Oosthuizen won the British Open in 2010 st. Andrews is the famous Scottish course that defines golf connections for many. Missing the cut in seven of their first eight majors and ranking 54th in the world, Oosthuizen took a five-stroke lead in the second round and won by a staggering seven strokes.

It was a stunning performance, and he remains one of the best and smoothest golfers in the world, finishing second in major championships six times. Now he’s back in close range after finishing second at this year’s PGA Championship and a draw at this year’s US Open.

The mental block continues and it is necessary to wonder if there is a mental disability at this stage.

“You know, finishing second isn’t great, so I’m going to steal my heart tomorrow,” Oosthuizen said. “I think we’re all human enough to think about lifting the trophy and that will be on your mind. But I think you just need to know that and know how to deal with it. When we get on the golf course, it’s all golf. You have to believe you can lift the trophy too.”

He played with considerable determination on Saturday, starting the round with two hits over Morikawa and retaining at least a share throughout the round despite Spieth’s early wins.

Oosthuizen was under 13 after 10 holes, but then busted par-3 11 and par-4 13 and only came out with a par on par-5 14, which is an eye-opener for team 14. It felt like just another shot, keeping it in front of you. to the birds throughout the tour.

At that point he was in a three-way tie with Spieth and Morikawa leading at 11 (par) and seemed to face more problems when he landed a hard approach hit with a 5-iron at 15. But he bounced back and took a 15-yard hit to save the par, and then continued to birdie par-3 16th and finish the round more convincingly.

Oosthuizen says he should hit 6 irons instead of 5 irons at 15.

“It was the wrong club,” Oosthuizen said. “I hate making the wrong decisions.
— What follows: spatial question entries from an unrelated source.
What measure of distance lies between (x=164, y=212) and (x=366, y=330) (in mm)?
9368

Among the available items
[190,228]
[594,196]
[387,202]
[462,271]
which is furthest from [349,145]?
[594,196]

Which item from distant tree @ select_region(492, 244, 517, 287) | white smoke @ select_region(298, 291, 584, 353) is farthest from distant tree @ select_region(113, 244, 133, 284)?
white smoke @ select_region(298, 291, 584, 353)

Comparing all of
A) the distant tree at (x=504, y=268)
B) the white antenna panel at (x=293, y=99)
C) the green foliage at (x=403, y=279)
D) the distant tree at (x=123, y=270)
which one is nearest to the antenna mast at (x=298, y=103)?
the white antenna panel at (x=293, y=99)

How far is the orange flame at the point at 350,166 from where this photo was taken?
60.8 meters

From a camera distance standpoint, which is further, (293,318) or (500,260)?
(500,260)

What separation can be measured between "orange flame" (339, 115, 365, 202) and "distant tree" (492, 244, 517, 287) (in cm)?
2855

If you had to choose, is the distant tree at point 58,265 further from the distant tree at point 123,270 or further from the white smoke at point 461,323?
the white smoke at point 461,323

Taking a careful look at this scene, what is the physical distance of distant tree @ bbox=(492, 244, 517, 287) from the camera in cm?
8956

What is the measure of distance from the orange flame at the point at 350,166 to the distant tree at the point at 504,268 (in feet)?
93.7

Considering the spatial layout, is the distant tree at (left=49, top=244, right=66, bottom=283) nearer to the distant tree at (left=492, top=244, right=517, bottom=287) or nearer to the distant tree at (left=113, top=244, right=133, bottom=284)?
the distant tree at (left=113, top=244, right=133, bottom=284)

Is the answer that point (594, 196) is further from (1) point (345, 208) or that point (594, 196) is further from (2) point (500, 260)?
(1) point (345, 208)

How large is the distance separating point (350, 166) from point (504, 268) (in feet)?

I don’t mind taking bad shots, but wrong decisions are within my control. I was a little upset there, but I quickly recovered and had a great ups and downs.”

Spieth also had plenty of quality mixing on Saturday, when he played South African Dylan Frittelli, who was once Spieth’s teammate at the University of Texas.

Spieth has repeatedly improvised solutions from deep rough and awkward postures. Aside from a great beat and a hot pitcher early in the round, he birdie at 2, 4, 6, 7 and 10 before falling back below 12, closing his eyes in pain when he couldn’t pierce his short par hit. 18.

The good thing is that she’s competing again at the British Open. where won More familiar British Open weather – rain and strong winds – at Royal Birkdale in 2017.

This was Spieth’s third major title, and after a long slump, he regained his pace and regained his confidence at age 27.

On Sunday, the pressure will rise again as there is more sunshine in the forecast.

Morikawa was asked who got on his nerves first.

“I can tell who is ready for now,” he said. “This is an opportunity for me to go out and hopefully get a great score and play really great golf in a major championship, a major I’ve never played, so that’s exciting.”

Oosthuizen has the most experience among the top three on the leaderboard, but also has the most scar tissue.

“He’s had it so many times,” Morikawa said of the latest tour pressure. “I’ve had it, I believe in myself, enough. So it’s not who cracked it. The one who will seize this opportunity.”